→ Material provided:
>> begin
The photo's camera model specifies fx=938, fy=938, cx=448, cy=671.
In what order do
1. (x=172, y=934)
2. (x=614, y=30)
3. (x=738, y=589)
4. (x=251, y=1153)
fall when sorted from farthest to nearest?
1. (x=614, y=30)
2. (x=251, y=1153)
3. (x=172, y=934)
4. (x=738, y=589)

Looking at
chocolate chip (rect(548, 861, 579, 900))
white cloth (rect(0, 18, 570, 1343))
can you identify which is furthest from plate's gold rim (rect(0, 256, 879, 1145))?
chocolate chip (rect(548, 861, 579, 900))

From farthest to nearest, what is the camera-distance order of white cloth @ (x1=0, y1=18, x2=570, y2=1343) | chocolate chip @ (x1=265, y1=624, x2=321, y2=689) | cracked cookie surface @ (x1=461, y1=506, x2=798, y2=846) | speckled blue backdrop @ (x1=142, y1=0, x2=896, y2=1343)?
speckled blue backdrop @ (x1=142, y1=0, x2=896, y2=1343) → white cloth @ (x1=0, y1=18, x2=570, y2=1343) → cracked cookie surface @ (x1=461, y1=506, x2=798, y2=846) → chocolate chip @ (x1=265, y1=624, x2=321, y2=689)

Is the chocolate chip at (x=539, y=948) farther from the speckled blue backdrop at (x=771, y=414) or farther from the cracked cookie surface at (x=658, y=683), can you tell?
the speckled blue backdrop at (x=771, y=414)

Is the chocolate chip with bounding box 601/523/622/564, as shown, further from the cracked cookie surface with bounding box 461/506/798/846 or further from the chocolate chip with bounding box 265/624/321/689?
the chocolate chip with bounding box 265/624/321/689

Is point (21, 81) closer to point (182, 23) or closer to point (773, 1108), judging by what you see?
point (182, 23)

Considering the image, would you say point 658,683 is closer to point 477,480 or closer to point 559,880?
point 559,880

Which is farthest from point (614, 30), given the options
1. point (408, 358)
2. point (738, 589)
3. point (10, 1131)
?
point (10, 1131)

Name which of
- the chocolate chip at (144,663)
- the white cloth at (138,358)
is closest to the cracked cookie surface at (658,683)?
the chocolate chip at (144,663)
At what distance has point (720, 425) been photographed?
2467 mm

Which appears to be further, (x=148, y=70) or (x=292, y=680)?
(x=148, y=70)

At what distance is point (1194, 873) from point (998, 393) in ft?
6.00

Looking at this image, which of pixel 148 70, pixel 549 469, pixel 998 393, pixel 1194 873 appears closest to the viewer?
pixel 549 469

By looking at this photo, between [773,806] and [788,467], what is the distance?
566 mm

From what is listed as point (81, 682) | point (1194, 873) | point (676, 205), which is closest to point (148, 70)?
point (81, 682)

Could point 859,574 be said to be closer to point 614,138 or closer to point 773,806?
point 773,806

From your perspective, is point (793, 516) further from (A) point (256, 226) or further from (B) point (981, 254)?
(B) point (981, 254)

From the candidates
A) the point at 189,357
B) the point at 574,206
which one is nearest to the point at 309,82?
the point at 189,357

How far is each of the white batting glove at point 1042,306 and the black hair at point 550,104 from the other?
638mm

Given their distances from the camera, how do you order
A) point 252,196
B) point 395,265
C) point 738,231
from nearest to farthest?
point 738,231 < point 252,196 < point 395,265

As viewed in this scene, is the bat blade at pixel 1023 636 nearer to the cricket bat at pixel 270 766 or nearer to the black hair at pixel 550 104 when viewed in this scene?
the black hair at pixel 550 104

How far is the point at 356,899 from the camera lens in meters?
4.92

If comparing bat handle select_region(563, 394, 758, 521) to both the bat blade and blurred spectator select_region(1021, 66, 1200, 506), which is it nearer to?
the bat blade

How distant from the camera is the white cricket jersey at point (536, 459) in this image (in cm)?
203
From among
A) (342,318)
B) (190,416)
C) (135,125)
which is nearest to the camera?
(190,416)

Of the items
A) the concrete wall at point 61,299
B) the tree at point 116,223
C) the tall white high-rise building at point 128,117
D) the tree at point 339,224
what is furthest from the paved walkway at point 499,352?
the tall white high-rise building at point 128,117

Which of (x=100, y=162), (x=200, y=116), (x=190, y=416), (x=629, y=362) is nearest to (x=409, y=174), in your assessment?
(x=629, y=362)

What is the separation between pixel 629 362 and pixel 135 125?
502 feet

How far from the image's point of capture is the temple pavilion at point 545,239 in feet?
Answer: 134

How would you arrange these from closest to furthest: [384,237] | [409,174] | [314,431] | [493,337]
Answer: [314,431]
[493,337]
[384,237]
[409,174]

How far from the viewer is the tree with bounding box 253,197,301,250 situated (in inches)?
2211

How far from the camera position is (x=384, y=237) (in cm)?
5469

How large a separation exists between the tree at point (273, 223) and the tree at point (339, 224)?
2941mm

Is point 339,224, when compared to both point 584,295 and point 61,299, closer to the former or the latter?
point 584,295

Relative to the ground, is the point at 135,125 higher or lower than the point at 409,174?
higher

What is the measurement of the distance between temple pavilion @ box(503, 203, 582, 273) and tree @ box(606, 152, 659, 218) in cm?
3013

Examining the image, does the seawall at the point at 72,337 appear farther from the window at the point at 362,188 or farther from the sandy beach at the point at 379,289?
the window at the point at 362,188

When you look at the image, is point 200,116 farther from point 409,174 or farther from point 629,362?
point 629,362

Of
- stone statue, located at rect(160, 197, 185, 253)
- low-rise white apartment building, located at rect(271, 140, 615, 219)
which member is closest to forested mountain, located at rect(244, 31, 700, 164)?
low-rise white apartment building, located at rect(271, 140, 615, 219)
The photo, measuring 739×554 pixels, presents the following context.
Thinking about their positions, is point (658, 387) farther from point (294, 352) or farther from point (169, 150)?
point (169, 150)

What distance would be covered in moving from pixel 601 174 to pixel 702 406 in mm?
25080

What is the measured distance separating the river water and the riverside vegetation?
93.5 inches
>> end
→ Problem details: Present the material from the line containing "When you look" up to and including its final line as a numbered list, leaving out blank lines.

→ Response to the exercise:
1. When you look at the image, is point 200,116 farther from point 409,174 or farther from point 629,362?
2. point 629,362
3. Of
4. - stone statue, located at rect(160, 197, 185, 253)
5. - low-rise white apartment building, located at rect(271, 140, 615, 219)
6. which member is closest to forested mountain, located at rect(244, 31, 700, 164)?
7. low-rise white apartment building, located at rect(271, 140, 615, 219)
8. The photo, measuring 739×554 pixels, presents the following context.
9. Thinking about their positions, is point (658, 387) farther from point (294, 352) or farther from point (169, 150)?
10. point (169, 150)
11. What distance would be covered in moving from pixel 601 174 to pixel 702 406 in mm?
12. 25080
13. What is the measured distance separating the river water and the riverside vegetation?
14. 93.5 inches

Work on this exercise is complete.